Nel suo caso, dovremmo rendere omaggio anche alla configurazione dell’amplificatore cui attaccava la sua Dual Tone. Quel lavoro di studio duro e pesante fatto di ‘prova ed errore’ fino a trovare quel suono ‘sporco’ e perfetto, un’espressione tutta sua.    

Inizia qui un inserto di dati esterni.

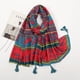 thumbnail image 5 of Bufanda tipo chal con borlas y diseño abstracto de cachemir para mujer, estilo retro, estilo pashmina, de alta calidad, con estampado floral, 5 of 5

La nota perfetta. Anzi due, quelle del famoso bicordo con i potenziometri al massimo. La pietra filosofale del riff con cui si è costruito il heavy e, più tardi, la sua nemesi con i Sex Pistols o i Ramones, altri suoi ferventi ammiratori. Lui inaugurò un percorso: scoprire fin dove arriva era ed è un privilegio che spetta a tutti quelli che scelgono una chitarra come compagna di viaggio.
   

Nel mondo del MultiAmp, 1957 resta troppo lontano. La moda ‘vintage’ ha recuperato i dischi di vinile e gli amplificatori valvolari, tutto molto ‘cool’ anche se poco pratico. Wray starebbe sicuramente provando le nuove meraviglie del suono digitale.
   

Qualcuno scrisse che anche se non avesse registrato più nulla dopo Rumble, la sua importanza nella storia del rock sarebbe stata la stessa. Link Wray fece un passo da gigante che lo convertì in leggenda nonostante il fatto che fu il primo di un gruppo di ‘maledetti’. Ribellarsi contro l’industria discografica ed il sistema, la sua difesa delle popolazioni indigene, la sua onestà a prova di assegni, continuano a negargli un posto nella Hall of Fame, assolutamente meritato, anche se a uno come lui importerebbe ben poco vedere il proprio nome inciso su una parete o un marciapiede.
   

Un maledetto
   

Come ogni ‘maledetto’, Link Wray ci mise del suo per fare in modo che la sua carriera si vedesse troppo presto relegata a un ruolo di ‘musicista di culto’. Il successo dei Ray Men –i suoi fratelli- sarebbe durato pochi anni. Le sue canzoni, come Jack The Ripper, s’intrufolavano nelle hit parade anche se il rock degli anni ’50, ormai, non trovava più posto in quello degli anni ’60. Poco a poco si diluì, registrando per case discografiche sconosciute, usando addirittura pseudonimi.
   

Per mania o incuria, la sua discografia è un qualcosa d’impossibile che non smette di crescere. Per fare un esempio, nel 2013, assai dopo la sua morte avvenuta nel 2005, apparve in catalogo sotto il nome di Link Wray un disco del 1970 attribuito a Joey Waltz, ma registrato con i Wray Brothers. Listen to the Voices  adesso si chiama Rumble & Roll.
   

Dopo una decade di ostracismo, il revival del rockabilly lo tolse dall’anonimato quasi assoluto grazie a Robert Gordon, con cui registrò un paio di dischi. Gli anni ’70 lo riportarono sui palchi con concerti che la sua energia trasformava in un inferno di sudore e birra. Non si sarebbe arreso. Il ‘comanche’ cavalcava di nuovo.
   

La sua quarta moglie, fece della Danimarca il suo quartier generale dalla metà degli anni ’80 in poi. Ruppe i suoi legami familiari con gli Stati Uniti –due spose e sei figli- quando scoprì che in Europa c’¡era ancora gente con la voglia di vederlo suonare. E di comprare i suoi dischi. Negli anni ’90, anche il grunge lo mise tra le sue fila e punti di riferimento, cosa che gli consentì di registrare un altro paio di album. L’ultimo, senza contare le riedizioni, è Barbed Wire, del 2000. Solo un infarto è riuscito a fermarlo. Ma non la sua leggenda, che continua viva.